Health insurers have reached out to consumers in a blitz of in-person, online and networked information and events so those who need coverage or want to change their current individual coverage will know how to connect with and be comfortable with the health insurance exchanges.
The outreach may not be just a short-term strategy, however, but part of a re-branding by payers, such as Aetna, Cigna and Humana, to a more business-to-consumer focus instead of just business-to-employers, said Adam Powell, president of consultant Payer+Provider Syndicate.
"There's been a move from business-to-consumer for a while, but it has been accelerated by the Affordable Care Act and the exchanges," he said. "After all this hard work, we'll see some results as the exchanges open in October." Open enrollment on the exchanges lasts from October to March 2014.
Payers often partner with a community organization that has a foothold in the region to help explain health insurance and exchange options. For example, Humana has partnered with the YMCA to sponsor free public events, such as health and wellness community fairs and health reform educational sessions led by the insurer's representatives, at Y facilities in states where Humana will participate in the exchanges. "The YMCA, known for strengthening communities across the country, is a highly trusted organization," said Roy Beveridge, MD, Humana's chief medical officer, in a news release.
Smaller, regional insurers also are taking their message to where the people are. Medica, a payer serving the upper Midwest, rolled out its public information campaign at the Minnesota State Fair in August where they staffed a booth to answer questions about individuals' health insurance situations.
Whether they are large or small, much of insurers' outreach and engagement with consumers comes via their websites, with easy to use interactive modules with which to find information about their specific situations. Many have started using social media channels on Facebook and Twitter, and with videos on their website and YouTube. They also continue with toll-free call centers.

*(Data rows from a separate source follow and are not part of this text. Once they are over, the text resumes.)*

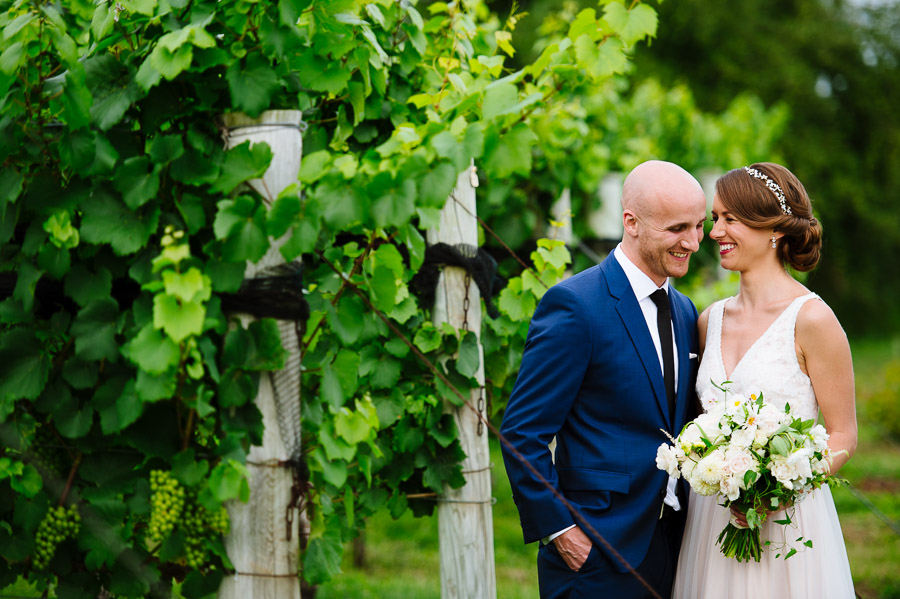 portrait of a bride and groom at Jonathan Edwards Winery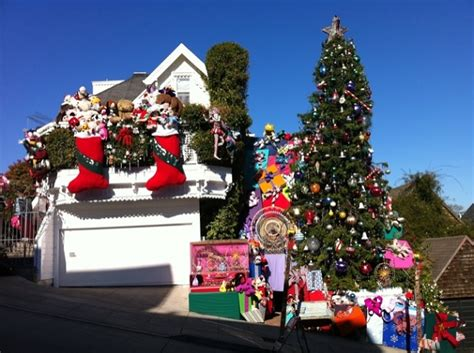 11 super festive holiday activities to do in sf booze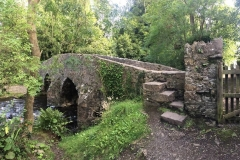 The Monks' Bridge, Ballasalla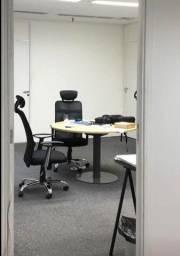 Título do anúncio: moveis de escritorio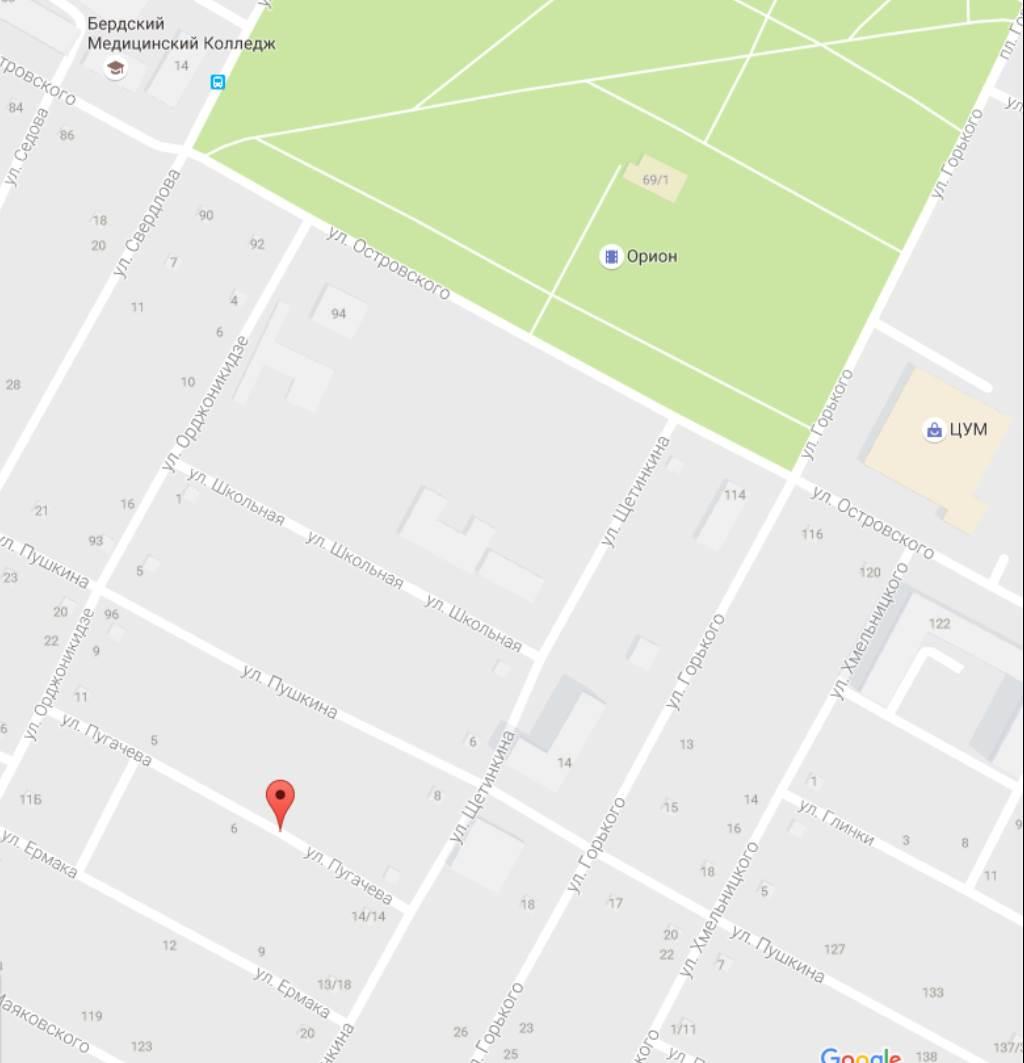 Люди и Субару XV не пострадали в ночном пожаре на Пугачёва в Бердске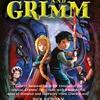 "Henry Selick irá dirigir ""A Tale Dark and Grimm"""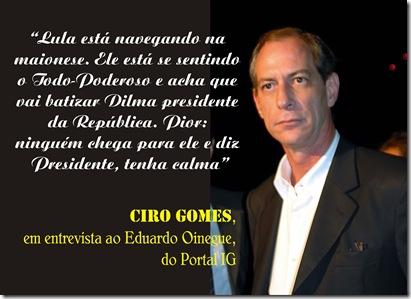 Ciro Gomes_Lula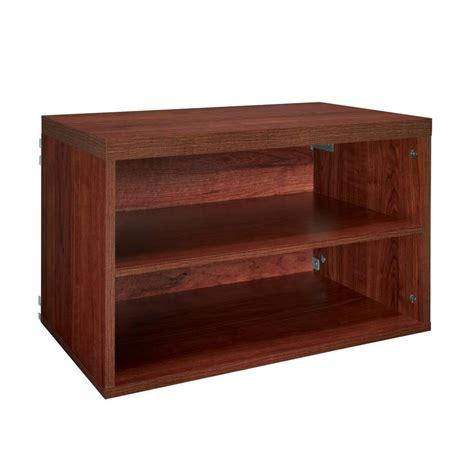 Closetmaid At Home Depot - closetmaid impressions 25 in cherry 4 shelf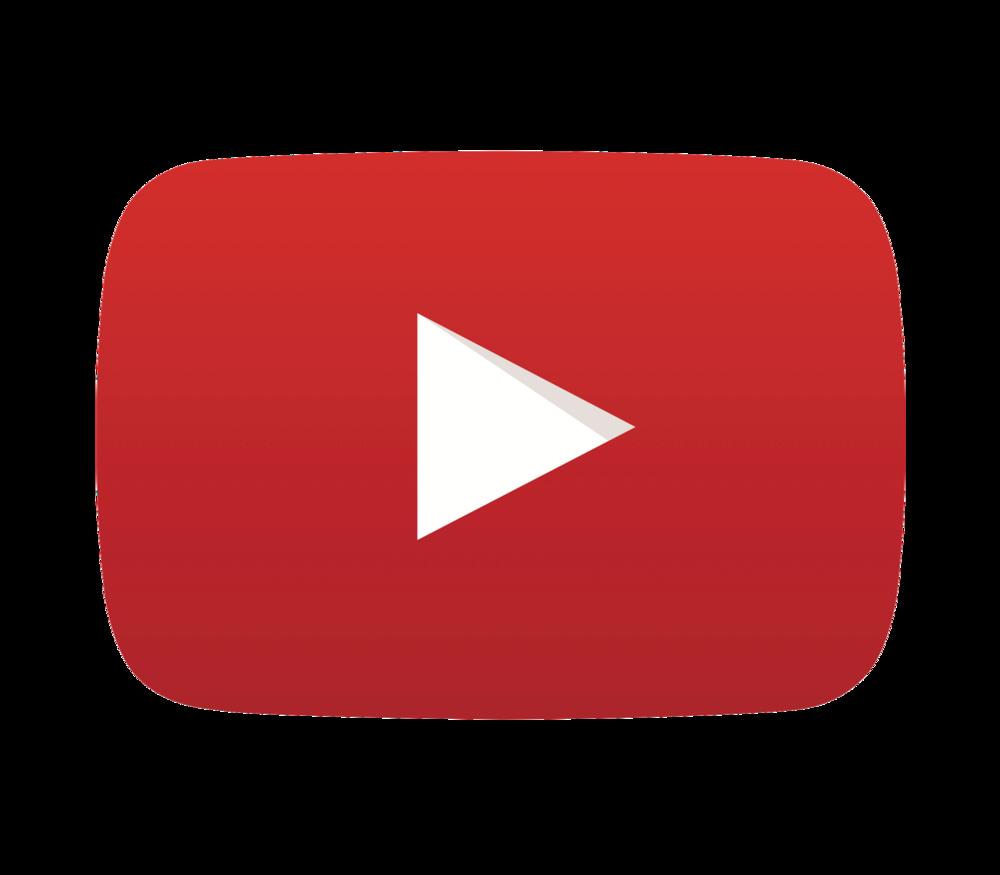 Styles Akira YouTube.jpg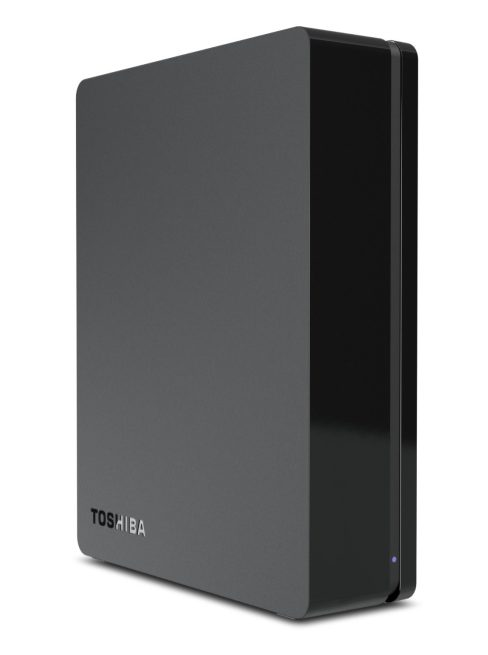 3TB-Toshiba Canvio-USB 3.0-desktop drive-sale-01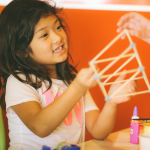Engineering for Kids Classes for Ages 4 to 14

Insurers have created a variety of channels for consumers because they "have different levels of interest and understanding of healthcare reform," said Rob Longendyke, Medica senior vice president of marketing and communications, in a news release. "The objective is to help people cut through the clutter and learn about how healthcare reform will affect them and what options and choices they will have to consider."
The effectiveness of payers to attract consumers is not just a matter of marketing. "It's also product design and pricing, as well as marketing that determine what the people will get," Powell said.
Payers have to figure whether it will be financially profitable for them to invest and sell insurance on those exchanges, Powell said. As a result, even some of the biggest payers, like Aetna, have limited the number of state-based exchanges in which they will offer plans.
"There's a lot of uncertainty. What are the attributes of the people who are going to be in the exchanges? Are they going to be able to price a product that will make them a profit? They can't underwrite. So they have to have a good idea of what the risk will be," Powell said.
It's too early to determine the effectiveness of the job payers are doing in reaching out to consumers, but they're trying to make their websites more attractive and consumer friendly. One way is tracking web traffic metrics.
Payer+Provider Syndicate assessed insurers' web traffic, the number of inbound links, site relevance and Google PageRank, and combined the numbers into an index: the Payer Web Presence Index. Aetna and Cigna topped the index.
"If you think about what's been happening like with Aetna, Cigna and Humana, they have totally rebranded themselves, given themselves a makeover over the past two years," Powell said. "They've got new logos and cool 2.0-looking fonts. They're now engaging in business-to-consumer marketing, and they have upped their marketing collateral accordingly."